Menurut Syafrin, sudah ada 67 kilometer trotoar dan 63 kilometer jalur sepeda yang dibenahi. Targetnya Jakarta memiliki 500 kilometer jalur sepeda. Akibat pandemi Covid-19, target pembangunan jalur sepeda ini dikurangi menjadi 200 kilometer untuk tahun 2022. Sejauh ini telah tersedia 475 unit sepeda yang bisa digunakan oleh publik melalui sarana bike-sharing.
Titik-titik yang dinilai vital bagi pejalan kaki juga telah dibenahi di Tahap I, yaitu trotoar di wilayah Sudirman, Kawasan Senen, dan Terowongan Kendal. Pada Tahap II akan dilakukan peremajaan di wilayah Cikini, Kemang, dan Pasar Baru. Demikian pula dengan stasiun kereta pada Tahap I membenahi Tanah Abang, Juanda, Senen, dan Sudirman. Tahap II giliran stasiun Palmerah, Tebet, Manggarai, Kota, dan Gondangdia.
“Pastinya masyarakat setempat juga dilibatkan karena mereka yang akan memanfaatkan layanan angkutan terintegrasi sekaligus menjaga ketertiban di sarana publik tersebut,” kata Syafrin.

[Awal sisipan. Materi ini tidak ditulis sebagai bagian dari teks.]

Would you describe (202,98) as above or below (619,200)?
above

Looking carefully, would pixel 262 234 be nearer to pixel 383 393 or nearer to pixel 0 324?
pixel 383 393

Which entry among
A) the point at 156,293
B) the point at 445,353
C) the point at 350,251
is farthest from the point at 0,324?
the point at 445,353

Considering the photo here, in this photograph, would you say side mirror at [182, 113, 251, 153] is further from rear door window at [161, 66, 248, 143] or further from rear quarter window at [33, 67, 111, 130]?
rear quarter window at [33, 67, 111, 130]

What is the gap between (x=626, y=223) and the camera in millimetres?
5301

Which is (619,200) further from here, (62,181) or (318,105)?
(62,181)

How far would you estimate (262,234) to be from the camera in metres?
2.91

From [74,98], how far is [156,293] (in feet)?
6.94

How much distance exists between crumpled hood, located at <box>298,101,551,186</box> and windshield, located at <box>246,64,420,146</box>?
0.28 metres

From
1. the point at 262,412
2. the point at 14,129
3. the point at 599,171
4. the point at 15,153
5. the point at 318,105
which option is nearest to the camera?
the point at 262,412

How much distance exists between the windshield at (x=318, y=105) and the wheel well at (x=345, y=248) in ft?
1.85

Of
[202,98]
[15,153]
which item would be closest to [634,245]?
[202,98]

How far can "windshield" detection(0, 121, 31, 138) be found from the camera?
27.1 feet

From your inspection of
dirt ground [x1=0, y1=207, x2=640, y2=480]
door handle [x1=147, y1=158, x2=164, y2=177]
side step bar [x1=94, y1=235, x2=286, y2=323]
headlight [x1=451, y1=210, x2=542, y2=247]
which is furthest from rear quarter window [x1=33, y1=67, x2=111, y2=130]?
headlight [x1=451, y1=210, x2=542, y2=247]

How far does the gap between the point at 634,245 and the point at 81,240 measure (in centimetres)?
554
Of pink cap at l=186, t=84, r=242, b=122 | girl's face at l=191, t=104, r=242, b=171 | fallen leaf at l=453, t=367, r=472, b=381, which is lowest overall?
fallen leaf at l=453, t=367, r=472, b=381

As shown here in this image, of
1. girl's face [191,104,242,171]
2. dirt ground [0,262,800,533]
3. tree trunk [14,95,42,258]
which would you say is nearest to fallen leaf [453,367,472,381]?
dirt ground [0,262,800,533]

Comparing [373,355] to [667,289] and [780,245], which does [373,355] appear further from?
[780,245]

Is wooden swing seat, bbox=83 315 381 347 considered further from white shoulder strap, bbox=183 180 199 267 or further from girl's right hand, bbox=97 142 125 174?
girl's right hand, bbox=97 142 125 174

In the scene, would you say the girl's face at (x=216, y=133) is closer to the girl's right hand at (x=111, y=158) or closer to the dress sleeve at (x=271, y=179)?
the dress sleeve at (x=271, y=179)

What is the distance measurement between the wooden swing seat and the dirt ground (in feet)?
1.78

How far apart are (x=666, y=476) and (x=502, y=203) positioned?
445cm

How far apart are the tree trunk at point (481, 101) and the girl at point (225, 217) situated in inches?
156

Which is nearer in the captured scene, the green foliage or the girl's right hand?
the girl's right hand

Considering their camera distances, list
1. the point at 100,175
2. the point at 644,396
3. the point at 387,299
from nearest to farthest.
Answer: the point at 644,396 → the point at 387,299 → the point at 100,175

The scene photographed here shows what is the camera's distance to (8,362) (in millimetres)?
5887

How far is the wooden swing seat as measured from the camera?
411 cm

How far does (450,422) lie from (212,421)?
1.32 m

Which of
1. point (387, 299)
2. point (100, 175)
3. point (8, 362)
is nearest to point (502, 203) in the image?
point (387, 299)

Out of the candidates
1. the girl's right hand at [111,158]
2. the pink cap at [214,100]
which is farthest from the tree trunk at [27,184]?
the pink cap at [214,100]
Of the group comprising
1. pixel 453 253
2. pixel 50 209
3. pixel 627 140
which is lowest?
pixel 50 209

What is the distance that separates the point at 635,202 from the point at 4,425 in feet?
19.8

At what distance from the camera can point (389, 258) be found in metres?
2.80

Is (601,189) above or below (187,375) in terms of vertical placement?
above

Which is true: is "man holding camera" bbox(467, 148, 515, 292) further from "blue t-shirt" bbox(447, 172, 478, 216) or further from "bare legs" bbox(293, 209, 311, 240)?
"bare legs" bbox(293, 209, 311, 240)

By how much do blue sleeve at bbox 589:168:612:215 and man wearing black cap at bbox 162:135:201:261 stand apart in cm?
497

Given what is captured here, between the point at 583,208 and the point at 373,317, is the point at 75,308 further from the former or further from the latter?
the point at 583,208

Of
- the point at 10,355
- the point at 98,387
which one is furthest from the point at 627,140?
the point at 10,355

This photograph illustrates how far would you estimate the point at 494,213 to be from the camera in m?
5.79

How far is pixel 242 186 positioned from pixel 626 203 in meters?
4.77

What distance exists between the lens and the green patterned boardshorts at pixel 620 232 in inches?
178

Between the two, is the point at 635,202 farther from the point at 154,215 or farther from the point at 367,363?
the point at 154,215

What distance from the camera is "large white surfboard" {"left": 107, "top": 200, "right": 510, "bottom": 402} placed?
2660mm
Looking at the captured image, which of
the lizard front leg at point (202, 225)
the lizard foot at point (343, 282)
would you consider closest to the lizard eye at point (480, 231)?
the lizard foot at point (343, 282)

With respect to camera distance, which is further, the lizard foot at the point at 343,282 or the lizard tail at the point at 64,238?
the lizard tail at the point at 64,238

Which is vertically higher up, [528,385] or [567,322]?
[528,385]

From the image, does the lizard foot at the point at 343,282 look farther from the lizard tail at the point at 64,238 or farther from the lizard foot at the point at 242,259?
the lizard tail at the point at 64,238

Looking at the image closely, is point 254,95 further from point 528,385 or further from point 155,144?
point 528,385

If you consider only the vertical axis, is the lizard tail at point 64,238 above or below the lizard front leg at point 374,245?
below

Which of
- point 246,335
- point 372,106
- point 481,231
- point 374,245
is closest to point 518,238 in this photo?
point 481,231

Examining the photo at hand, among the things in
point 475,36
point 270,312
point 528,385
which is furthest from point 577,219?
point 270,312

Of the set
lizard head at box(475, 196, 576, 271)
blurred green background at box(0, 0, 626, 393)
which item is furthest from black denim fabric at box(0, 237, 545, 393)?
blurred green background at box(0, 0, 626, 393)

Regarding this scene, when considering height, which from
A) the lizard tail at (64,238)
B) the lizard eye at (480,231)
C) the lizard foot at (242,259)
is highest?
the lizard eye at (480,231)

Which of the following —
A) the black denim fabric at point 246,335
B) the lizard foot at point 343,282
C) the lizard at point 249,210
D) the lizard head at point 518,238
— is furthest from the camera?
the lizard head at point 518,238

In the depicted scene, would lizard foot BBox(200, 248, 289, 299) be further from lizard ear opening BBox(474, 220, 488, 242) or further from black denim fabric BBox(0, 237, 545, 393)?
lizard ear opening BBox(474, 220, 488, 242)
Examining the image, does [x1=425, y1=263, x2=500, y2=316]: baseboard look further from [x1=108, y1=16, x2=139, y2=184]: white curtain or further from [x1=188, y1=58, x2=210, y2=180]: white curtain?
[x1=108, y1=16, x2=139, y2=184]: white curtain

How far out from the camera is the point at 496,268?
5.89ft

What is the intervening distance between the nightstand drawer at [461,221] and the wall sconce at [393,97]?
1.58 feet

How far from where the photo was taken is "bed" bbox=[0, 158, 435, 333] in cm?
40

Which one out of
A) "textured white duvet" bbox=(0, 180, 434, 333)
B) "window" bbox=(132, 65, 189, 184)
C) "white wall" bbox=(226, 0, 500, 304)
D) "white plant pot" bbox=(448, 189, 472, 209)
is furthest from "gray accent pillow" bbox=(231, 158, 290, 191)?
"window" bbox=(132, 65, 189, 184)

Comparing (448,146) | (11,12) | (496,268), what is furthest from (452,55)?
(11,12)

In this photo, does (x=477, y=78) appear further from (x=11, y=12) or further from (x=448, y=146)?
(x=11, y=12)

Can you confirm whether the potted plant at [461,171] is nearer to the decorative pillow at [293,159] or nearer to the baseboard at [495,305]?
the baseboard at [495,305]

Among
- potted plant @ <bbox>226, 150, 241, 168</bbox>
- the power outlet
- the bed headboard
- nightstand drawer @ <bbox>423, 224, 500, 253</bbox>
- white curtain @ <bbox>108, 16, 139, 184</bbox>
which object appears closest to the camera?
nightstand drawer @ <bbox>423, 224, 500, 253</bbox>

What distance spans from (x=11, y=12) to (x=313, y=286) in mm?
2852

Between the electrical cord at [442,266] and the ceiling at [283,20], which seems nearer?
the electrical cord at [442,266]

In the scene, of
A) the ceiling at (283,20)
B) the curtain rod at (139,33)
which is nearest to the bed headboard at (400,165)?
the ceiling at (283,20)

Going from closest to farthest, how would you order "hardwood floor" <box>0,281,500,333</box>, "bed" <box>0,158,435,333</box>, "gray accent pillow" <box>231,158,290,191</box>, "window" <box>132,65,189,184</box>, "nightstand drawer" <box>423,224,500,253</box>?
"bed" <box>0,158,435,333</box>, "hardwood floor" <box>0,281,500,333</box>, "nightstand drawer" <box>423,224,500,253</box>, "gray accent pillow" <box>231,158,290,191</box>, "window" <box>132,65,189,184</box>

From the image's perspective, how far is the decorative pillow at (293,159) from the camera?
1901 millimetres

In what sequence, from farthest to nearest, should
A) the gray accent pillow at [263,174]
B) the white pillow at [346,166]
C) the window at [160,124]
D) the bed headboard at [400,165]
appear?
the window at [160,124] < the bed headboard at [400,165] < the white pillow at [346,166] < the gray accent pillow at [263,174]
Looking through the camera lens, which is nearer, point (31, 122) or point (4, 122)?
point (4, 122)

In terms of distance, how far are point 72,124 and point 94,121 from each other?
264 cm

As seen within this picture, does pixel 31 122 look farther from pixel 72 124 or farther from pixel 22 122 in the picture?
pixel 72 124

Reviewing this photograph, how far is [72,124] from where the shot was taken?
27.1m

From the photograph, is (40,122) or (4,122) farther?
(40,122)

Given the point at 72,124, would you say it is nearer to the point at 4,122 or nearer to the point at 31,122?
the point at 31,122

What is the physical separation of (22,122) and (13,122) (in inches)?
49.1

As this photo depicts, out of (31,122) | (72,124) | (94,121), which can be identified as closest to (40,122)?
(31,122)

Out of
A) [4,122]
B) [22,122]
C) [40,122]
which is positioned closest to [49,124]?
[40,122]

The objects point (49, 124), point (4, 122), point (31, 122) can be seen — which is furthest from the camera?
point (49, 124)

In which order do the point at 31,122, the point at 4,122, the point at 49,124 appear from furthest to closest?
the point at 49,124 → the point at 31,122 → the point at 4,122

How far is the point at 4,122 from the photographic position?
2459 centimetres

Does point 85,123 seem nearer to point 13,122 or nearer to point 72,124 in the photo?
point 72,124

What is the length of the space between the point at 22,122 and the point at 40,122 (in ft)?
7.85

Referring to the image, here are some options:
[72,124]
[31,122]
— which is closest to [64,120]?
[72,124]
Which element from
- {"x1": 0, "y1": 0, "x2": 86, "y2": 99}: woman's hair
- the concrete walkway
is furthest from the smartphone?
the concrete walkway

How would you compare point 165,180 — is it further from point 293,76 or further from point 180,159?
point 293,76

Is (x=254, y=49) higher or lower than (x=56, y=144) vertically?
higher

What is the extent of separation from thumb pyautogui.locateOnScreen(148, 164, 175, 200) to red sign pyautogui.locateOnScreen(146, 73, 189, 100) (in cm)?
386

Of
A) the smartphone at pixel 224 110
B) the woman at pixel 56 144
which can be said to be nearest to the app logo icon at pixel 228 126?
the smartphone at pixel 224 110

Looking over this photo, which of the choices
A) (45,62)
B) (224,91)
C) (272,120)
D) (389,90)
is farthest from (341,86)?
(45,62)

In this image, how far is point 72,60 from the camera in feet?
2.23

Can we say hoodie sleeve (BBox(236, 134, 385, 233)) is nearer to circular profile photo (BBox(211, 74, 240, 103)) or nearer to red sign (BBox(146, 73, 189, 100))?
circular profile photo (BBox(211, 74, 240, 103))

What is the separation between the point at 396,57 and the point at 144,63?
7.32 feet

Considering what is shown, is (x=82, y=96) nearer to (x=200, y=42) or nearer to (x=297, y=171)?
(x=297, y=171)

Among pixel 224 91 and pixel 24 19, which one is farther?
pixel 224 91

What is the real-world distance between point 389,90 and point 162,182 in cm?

Sebagai tambahan, Kepala Bidang Angkutan Jalan Dishub Jakarta, Susilo Dewanto menuturkan, khusus jalur sepeda juga akan dibentuk berupa pop-up atau terjadwal. Artinya, di beberapa jalan akan ditutup untuk kendaraan bermotor setiap hari pada jam tertentu dan hanya bisa dilalui oleh sepeda.
Selain itu, di sisi integrasi antarmoda juga akan dilakukan dengan kapal feri menuju Kepulauan Seribu dengan membenahi akses ke titik-titik penyeberangan.